The L4–5 level had the highest rate of subsidence at 12% (10 of 85 levels). Although this result, again, was not significant (p = 0.2731), it is similar to that reported in an earlier study by Marchi et al.,17 who noted the highest rate of subsidence at the L4–5 level, with 44.2% of Grade 0/I and 88.9% of Grade II/III subsidence occurring at L4–5 (p = 0.038). Although lumbar endplate strength increases from L1–2 to L4–5,27 L4–5 is technically the most challenging level because the lumbar plexus can dictate the anterior cage position and the height of the iliac crest can prevent parallel entry, often concurrently.

We found no statistically significant difference between any of the factors known to contribute to subsidence, including BMI, bone density, and posterior instrumentation (p > 0.05) (Table 2). However, there was a significantly higher number of smokers in the subsidence group (p = 0.05) than the no-subsidence group. Smoking is a potent cause of subsidence and nonunion in lumbar fusion surgery, because nicotine causes tissue hypoxia and is toxic to osteoblasts.11 Smoking has been shown to adversely affect lumbar fusion rates in patients treated with Infuse.8,14

Alternatively, DCS may have a different set of causative factors, such as Infuse-related osteolysis.20 This is of particular concern in the first 4–6 postoperative weeks during the initial recombinant human bone morphogenetic protein 2-induced osteoclastic inflammatory response and resorption phase before osteoblastic bone formation and consolidation, which can result in cage subsidence and screw loosening.25 However, there was no significant difference between the subsidence rates of our patients who received the osteobiologics, Infuse or AttraX (p = 0.4609). In addition, the 4.2-mg dose of Infuse used in our study was double the 2.1-mg dose used by Le et al.;12 however, the rates of subsidence within our study were similar (10% vs 14.3%, respectively).

We found that neither interbody fusion rates nor clinical outcomes were affected by radiographic subsidence. Despite the significant difference in fusion rates between the subsidence and no-subsidence groups at 6 months (0% and 30%, respectively; p = 0.0195), by 18 months the fusion rates for both groups were similar (73% and 88%, p = 0.1792). These fusion rates are comparable to the 12- and 24-month fusion rates of 67% and 86%, respectively, reported by March et al.17 and confirmed with CT images.

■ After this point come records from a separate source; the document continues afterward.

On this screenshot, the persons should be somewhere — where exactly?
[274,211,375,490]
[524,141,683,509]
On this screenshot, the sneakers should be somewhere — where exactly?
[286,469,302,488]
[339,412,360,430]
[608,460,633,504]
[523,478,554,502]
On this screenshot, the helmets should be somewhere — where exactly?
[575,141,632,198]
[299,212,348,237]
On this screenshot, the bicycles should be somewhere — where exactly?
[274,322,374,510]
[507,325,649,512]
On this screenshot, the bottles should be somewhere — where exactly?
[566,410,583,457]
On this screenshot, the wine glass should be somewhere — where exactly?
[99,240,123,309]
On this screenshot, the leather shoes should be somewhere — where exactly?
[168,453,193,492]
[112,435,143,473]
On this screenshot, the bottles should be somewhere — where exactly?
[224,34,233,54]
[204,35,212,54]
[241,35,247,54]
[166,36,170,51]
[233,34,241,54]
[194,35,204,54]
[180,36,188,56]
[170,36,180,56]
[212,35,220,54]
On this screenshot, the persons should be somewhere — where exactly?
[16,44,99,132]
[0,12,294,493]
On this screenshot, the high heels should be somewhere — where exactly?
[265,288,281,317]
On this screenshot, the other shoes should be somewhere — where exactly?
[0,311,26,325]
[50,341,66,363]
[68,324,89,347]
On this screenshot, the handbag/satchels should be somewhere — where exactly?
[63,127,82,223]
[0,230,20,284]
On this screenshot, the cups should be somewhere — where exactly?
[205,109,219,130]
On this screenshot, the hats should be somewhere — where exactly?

In our series there was no significant difference between the number of patients in the subsidence group and those in the no-subsidence groups who received clinical benefit from the procedure based on the MCID criteria6 (p > 0.05). Similar results were also reported by Marchi et al.;16 however, they did find a significant difference 6 weeks after surgery, suggesting that clinically relevant subsidence may result from transient pain caused by bony changes, which subsequently stabilizes over time.

Three classification systems for subsidence have been described in the literature. Le et al.12 simply identified whether subsidence, defined as any compromise of the endplate, was present. Sharma et al.24 combined location and severity to described 4 classes of subsidence. Marchi et al.17 referenced the amount of subsidence as a percentage of the cage height by using an increasing 4-point severity scale. However, Grade 0 was defined as including an intact endplate through to subsidence of 24%. We suggest measuring subsidence in millimeters and adding a description of cage orientation to make a clear distinction between ECS and DCS.

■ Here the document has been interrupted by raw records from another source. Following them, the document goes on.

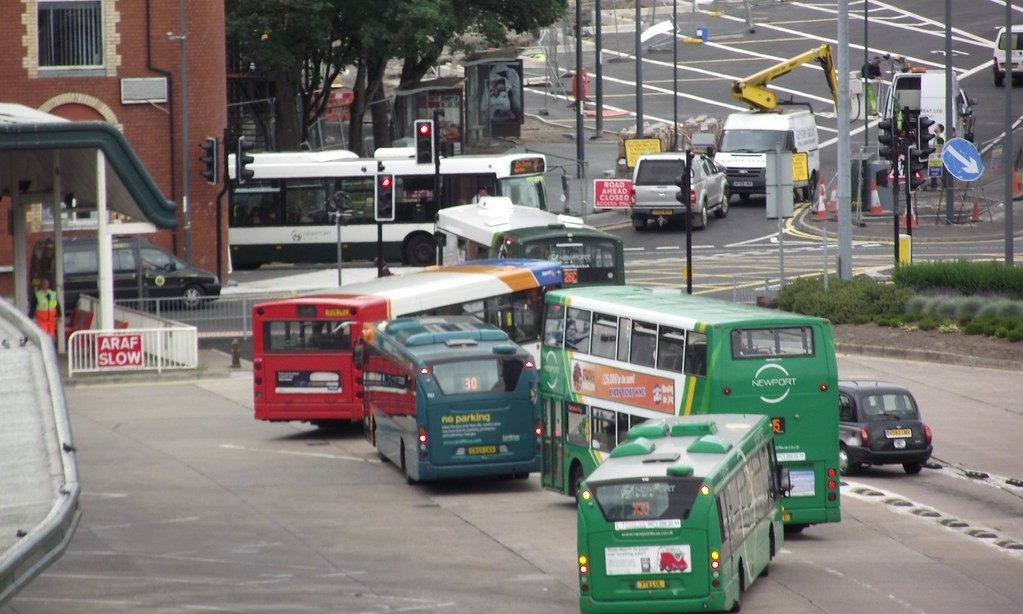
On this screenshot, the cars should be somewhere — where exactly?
[837,380,933,477]
[960,87,978,142]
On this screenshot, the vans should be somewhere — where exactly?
[881,68,971,167]
[709,105,818,201]
[994,24,1023,87]
[29,237,221,310]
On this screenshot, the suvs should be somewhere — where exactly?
[630,152,730,233]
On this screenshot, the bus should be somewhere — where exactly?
[578,414,791,614]
[352,315,539,486]
[253,257,563,434]
[434,196,625,335]
[228,148,568,268]
[535,285,842,538]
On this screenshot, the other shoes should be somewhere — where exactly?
[923,184,937,192]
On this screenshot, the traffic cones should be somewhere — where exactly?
[867,180,885,216]
[900,195,918,229]
[813,172,837,221]
[1014,168,1021,201]
[970,201,983,222]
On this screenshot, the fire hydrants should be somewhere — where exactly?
[228,339,241,368]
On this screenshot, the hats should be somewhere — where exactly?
[478,184,488,190]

With our data, 3 types of subsidence were identified. Type 1 was cage subsidence into the contralateral caudal endplate without anterior cage tilt, which occurred in 14% of our DCS levels. Type 2 was the most common (64%) and involved bilateral cage subsidence into the anterior aspect of the caudal endplate, producing an anterior tilt of the cage. Type 3 was cage subsidence into both the caudal and cranial endplates bilaterally without cage tilt (21%). These types are consistent with those of the 20 cases of subsidence reported in the study by Le et al.,12 in which 14 patients (70%) had subsidence involving the caudal endplate and only 6 involved the cranial endplate. Of those 6 cranial endplate injuries, 4 involved both the caudal and cranial endplates. The isolated cranial endplate injuries (2 of 20 cases) were thought to be due to an aggressive surgical technique (J. S. Uribe, personal communication, 2013). Marchi et al.16 also reported similar results; subsidence occurred at the caudal endplate in 68% of the cases (p = 0.024), with both the anterior and posterior borders of the cages subsiding together rather than rotating into the endplate (p = 0.009).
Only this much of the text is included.